Computer security experts have discovered two major security flaws in the microprocessors inside nearly all of the world’s computers.
The two problems, called Meltdown and Spectre, could allow hackers to steal the entire memory contents of a computer. There is no easy fix for Spectre, which could require redesigning the processors, according to researchers. As for Meltdown, the software patch needed to fix the issue could slow down computers by as much as 30 percent — an ugly situation for people used to fast downloads from their favorite online services.
“What actually happens with these flaws is different and what you do about them is different,” said Paul Kocher, an independent researcher who was an integral part of the team that discovered the flaws. That leaves the computing services run by the likes of Amazon, Google and Microsoft, where many of the world’s business and independent developers run their websites and other software, open to hackers.
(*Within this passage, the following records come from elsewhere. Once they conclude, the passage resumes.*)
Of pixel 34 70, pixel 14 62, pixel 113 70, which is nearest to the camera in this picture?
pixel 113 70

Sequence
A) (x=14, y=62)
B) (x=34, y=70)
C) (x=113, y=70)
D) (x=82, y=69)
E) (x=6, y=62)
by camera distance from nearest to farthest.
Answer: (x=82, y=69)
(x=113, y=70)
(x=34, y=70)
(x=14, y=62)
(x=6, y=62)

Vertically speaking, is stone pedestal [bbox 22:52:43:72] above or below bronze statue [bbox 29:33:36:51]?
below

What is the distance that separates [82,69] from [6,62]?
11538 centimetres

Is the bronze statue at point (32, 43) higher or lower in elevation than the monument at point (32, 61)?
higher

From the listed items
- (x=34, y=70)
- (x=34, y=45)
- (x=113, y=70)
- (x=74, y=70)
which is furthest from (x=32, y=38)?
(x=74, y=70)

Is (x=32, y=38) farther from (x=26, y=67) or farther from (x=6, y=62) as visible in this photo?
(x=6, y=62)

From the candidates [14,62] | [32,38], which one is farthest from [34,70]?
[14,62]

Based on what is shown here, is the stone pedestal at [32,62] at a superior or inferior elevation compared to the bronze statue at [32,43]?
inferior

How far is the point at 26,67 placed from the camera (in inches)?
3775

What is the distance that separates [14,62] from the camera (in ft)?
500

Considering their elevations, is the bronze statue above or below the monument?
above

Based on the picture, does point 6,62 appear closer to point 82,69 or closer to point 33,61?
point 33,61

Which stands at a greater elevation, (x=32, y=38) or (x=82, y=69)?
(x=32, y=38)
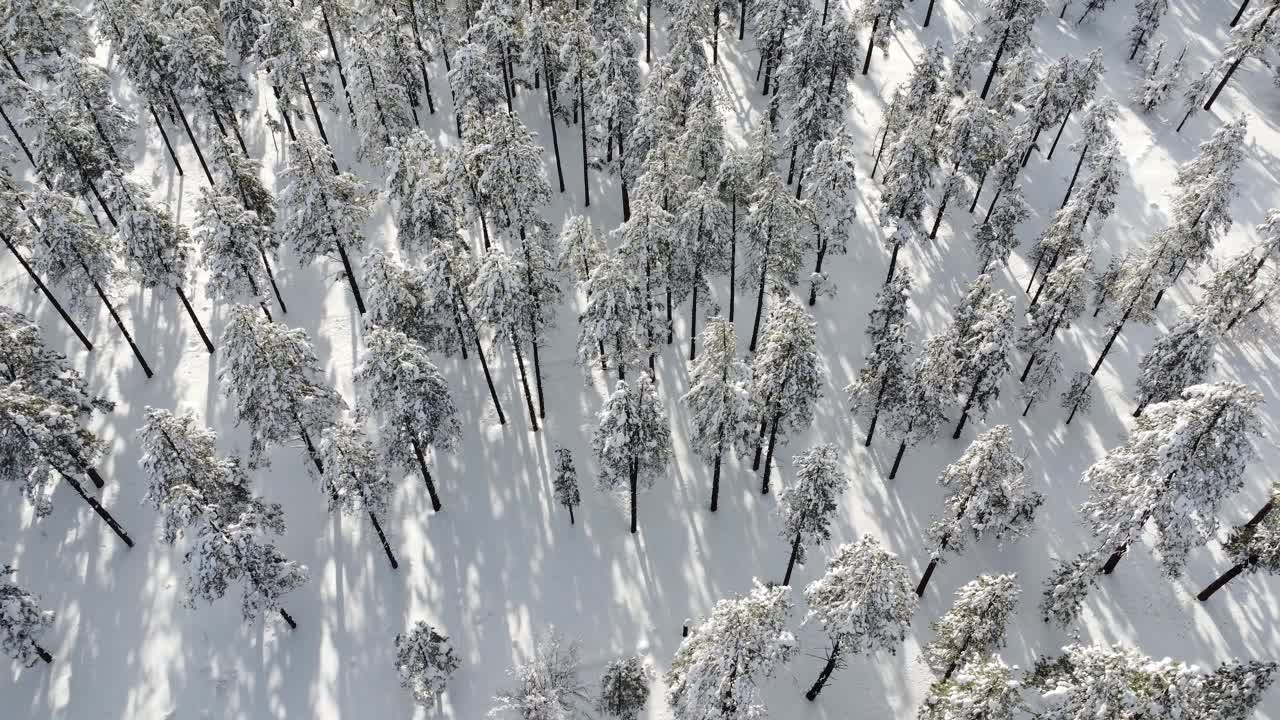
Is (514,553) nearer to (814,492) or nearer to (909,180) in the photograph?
(814,492)

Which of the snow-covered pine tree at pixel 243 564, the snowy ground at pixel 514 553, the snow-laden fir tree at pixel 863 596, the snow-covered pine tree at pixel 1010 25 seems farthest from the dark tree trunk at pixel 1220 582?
the snow-covered pine tree at pixel 243 564

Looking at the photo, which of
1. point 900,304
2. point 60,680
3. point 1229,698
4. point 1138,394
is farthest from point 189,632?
point 1138,394

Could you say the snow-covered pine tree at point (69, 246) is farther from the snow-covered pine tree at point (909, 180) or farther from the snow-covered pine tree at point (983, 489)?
the snow-covered pine tree at point (983, 489)

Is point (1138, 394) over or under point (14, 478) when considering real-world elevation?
under

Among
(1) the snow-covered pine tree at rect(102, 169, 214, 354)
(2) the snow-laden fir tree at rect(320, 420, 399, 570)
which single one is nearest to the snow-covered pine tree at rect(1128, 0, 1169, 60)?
(2) the snow-laden fir tree at rect(320, 420, 399, 570)


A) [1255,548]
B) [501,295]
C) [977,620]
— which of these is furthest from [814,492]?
[1255,548]

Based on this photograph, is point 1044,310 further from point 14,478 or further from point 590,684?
point 14,478
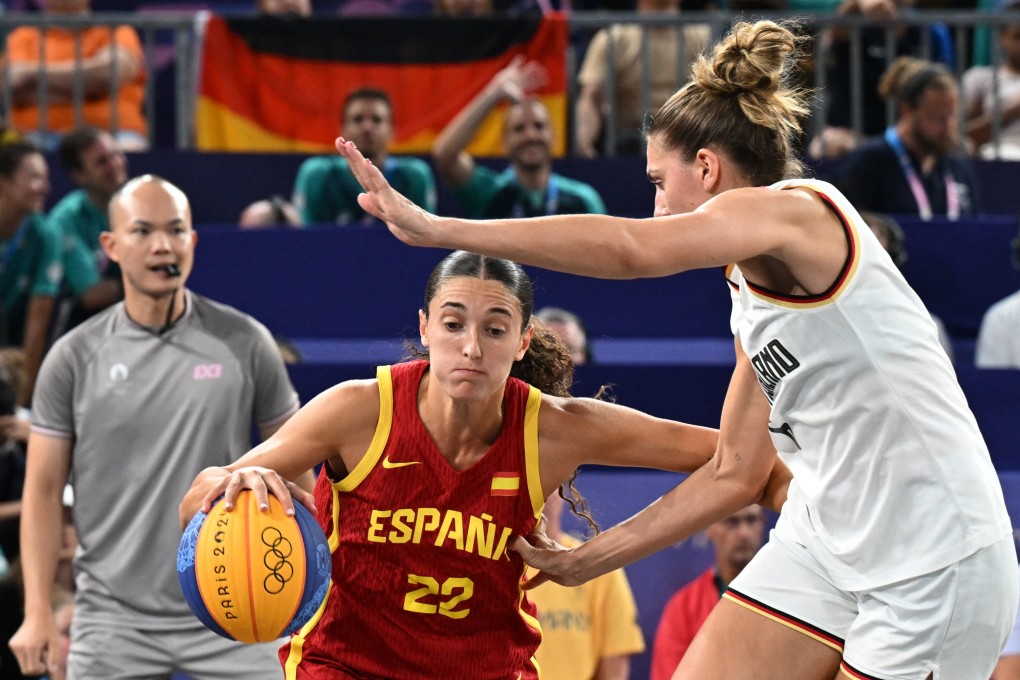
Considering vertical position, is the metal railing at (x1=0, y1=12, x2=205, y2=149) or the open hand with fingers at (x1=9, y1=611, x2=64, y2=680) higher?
the metal railing at (x1=0, y1=12, x2=205, y2=149)

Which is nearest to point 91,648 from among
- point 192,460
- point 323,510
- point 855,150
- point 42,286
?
point 192,460

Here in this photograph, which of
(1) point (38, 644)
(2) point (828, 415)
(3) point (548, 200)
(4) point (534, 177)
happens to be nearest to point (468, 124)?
(4) point (534, 177)

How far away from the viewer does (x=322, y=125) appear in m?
8.07

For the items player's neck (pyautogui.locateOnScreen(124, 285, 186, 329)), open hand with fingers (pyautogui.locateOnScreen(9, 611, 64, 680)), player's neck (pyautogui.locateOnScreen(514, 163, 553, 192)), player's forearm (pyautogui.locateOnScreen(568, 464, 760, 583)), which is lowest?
open hand with fingers (pyautogui.locateOnScreen(9, 611, 64, 680))

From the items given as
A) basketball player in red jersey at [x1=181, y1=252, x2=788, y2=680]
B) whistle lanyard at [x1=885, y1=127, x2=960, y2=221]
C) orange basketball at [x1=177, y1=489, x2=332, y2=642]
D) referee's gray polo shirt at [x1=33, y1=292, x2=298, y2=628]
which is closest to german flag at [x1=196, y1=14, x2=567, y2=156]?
whistle lanyard at [x1=885, y1=127, x2=960, y2=221]

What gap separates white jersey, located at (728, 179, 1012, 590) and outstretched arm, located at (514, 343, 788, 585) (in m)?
0.37

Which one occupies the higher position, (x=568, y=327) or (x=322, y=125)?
(x=322, y=125)

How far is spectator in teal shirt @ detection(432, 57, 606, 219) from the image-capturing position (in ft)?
23.5

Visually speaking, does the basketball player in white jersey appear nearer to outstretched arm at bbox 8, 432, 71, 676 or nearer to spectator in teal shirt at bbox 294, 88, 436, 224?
outstretched arm at bbox 8, 432, 71, 676

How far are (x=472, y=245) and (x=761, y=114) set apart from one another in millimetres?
879

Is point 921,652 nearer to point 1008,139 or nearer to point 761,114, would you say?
point 761,114

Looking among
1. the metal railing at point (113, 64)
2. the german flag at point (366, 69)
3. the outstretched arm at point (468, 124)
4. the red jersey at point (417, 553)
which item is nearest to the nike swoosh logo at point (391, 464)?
the red jersey at point (417, 553)

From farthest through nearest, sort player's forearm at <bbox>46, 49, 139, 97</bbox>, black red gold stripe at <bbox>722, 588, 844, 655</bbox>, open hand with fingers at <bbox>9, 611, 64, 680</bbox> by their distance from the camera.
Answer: player's forearm at <bbox>46, 49, 139, 97</bbox> < open hand with fingers at <bbox>9, 611, 64, 680</bbox> < black red gold stripe at <bbox>722, 588, 844, 655</bbox>

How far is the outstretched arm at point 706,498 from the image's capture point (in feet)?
11.4
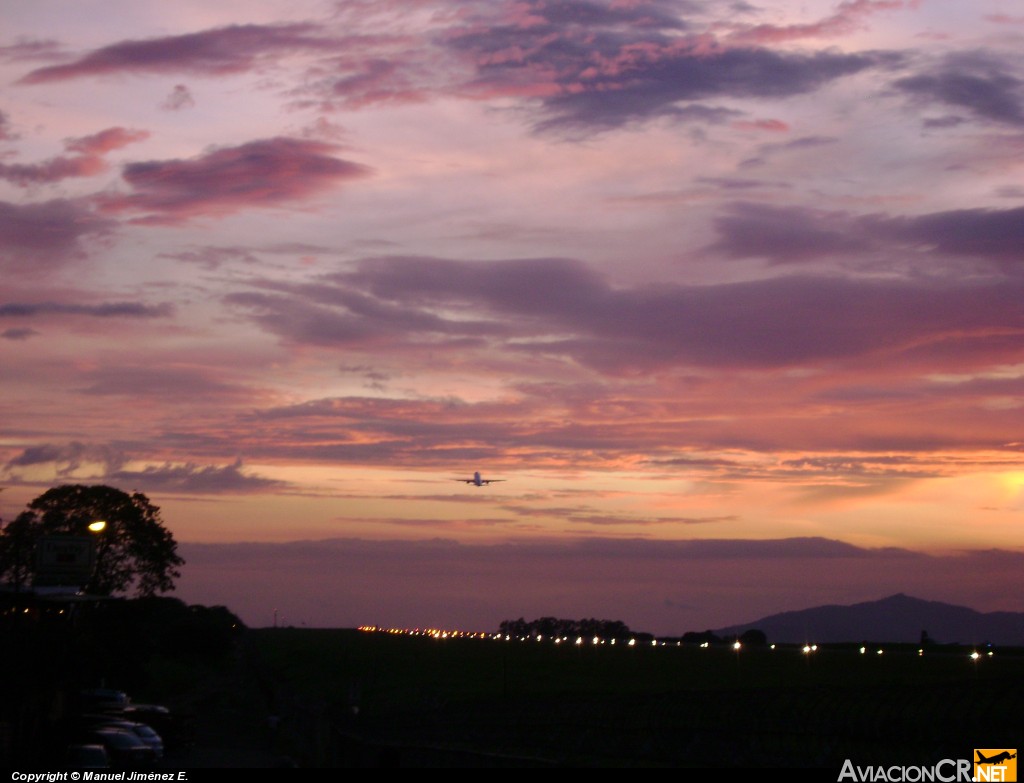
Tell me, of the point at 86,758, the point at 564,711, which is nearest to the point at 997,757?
the point at 564,711

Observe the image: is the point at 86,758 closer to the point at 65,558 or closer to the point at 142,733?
the point at 142,733

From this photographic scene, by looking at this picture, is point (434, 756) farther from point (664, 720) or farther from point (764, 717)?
point (764, 717)

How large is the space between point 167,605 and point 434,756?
449 ft

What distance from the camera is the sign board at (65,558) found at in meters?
86.2

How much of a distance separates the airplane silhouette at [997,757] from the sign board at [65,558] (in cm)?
7346

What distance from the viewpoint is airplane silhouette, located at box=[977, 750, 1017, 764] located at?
24375mm

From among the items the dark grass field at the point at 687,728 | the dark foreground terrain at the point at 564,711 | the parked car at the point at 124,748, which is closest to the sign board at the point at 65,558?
the dark foreground terrain at the point at 564,711

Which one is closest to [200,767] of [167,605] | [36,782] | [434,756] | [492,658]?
[434,756]

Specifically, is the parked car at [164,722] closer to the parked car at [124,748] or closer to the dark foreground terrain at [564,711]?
the dark foreground terrain at [564,711]

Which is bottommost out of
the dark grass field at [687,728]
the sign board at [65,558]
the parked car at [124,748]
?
the parked car at [124,748]

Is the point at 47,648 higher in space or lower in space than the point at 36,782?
higher

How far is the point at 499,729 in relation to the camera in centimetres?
4056

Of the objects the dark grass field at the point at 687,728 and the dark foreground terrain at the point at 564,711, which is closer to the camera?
the dark grass field at the point at 687,728

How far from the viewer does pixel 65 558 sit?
87.4 meters
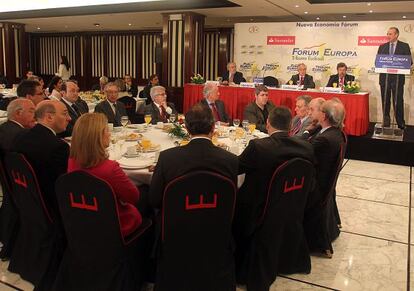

According to the researchers, including security experts at Google and various academic institutions, the Meltdown flaw affects virtually every microprocessor made by Intel, which makes chips used in more than 90 percent of the computer servers that underpin the internet and private business operations.
The other flaw, Spectre, affects most other processors now in use, though the researchers believe this flaw is more difficult to exploit. There is no known fix it.
Microsoft, maker of the Windows operating system, and Apple, maker of the Mac operating system, will need to distribute software code that can patch the first flaw, the researchers said. The worldwide community of coders that oversees the open-source, Linux operating system, which runs about 30 percent of computer servers worldwide, has already posted a patch for that operating system.